"Children should not be unable to get reading materials because their parents don't have money," says Carolyn Reidy, president and CEO of Simon & Schuster, which has offered up all of its titles for kids from 4 to 14.As the article points out, the biggest hitch in the plan is how to deliver the books to the kids.
Candlewick Press, publisher of the popular Judy Moody series, is also opening its catalog.
"We really, really care about getting books to all kids," says Candlewick CEO Karen Lotz. "Kids who can't afford them. Kids who are in rural areas and not near bookstores."
Poor kids are unlikely to have an Internet connection and/or a computer or device that the books can be read on. Luckily, many libraries are now providing e-readers that can be borrowed, either in the library or checked out for a period of time. So libraries will continue to be pivotal in the push to give underprivileged kids access to books.
The Obama administration can't simply give a computer or tablet to every kid who wants to read an e-book. But it has made it a priority to get broadband into just about every public school and library by 2018.I'm excited about this.
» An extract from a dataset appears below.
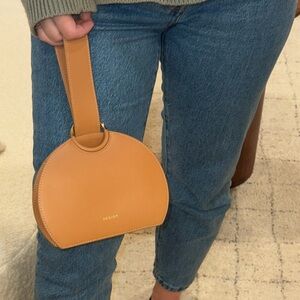 Polene hand bag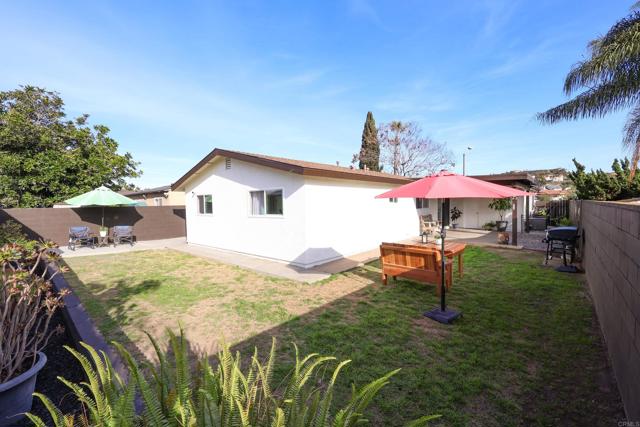 Detail Gallery Image 38 of 41 For 1024 Ransom St, San Diego,  CA 92154 - 4 Beds | 2 Baths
Aside from the challenges of how the kids will read the books, this is actually a great solution for giving kids better access to books, because ebooks are (kinda) free, at least in that the publishers aren't actually losing any money by providing electronic copies to families that wouldn't have had the money to become customers, anyway.
The nation's chief technology officer, Megan Smith, says part of the plan involves "really leveraging libraries as a third place; if families don't have access to devices at home, the children can get to the library and [get in] that habit."
To help make that happen, the White House is also running a program in more than 30 cities and counties to give every student a library card.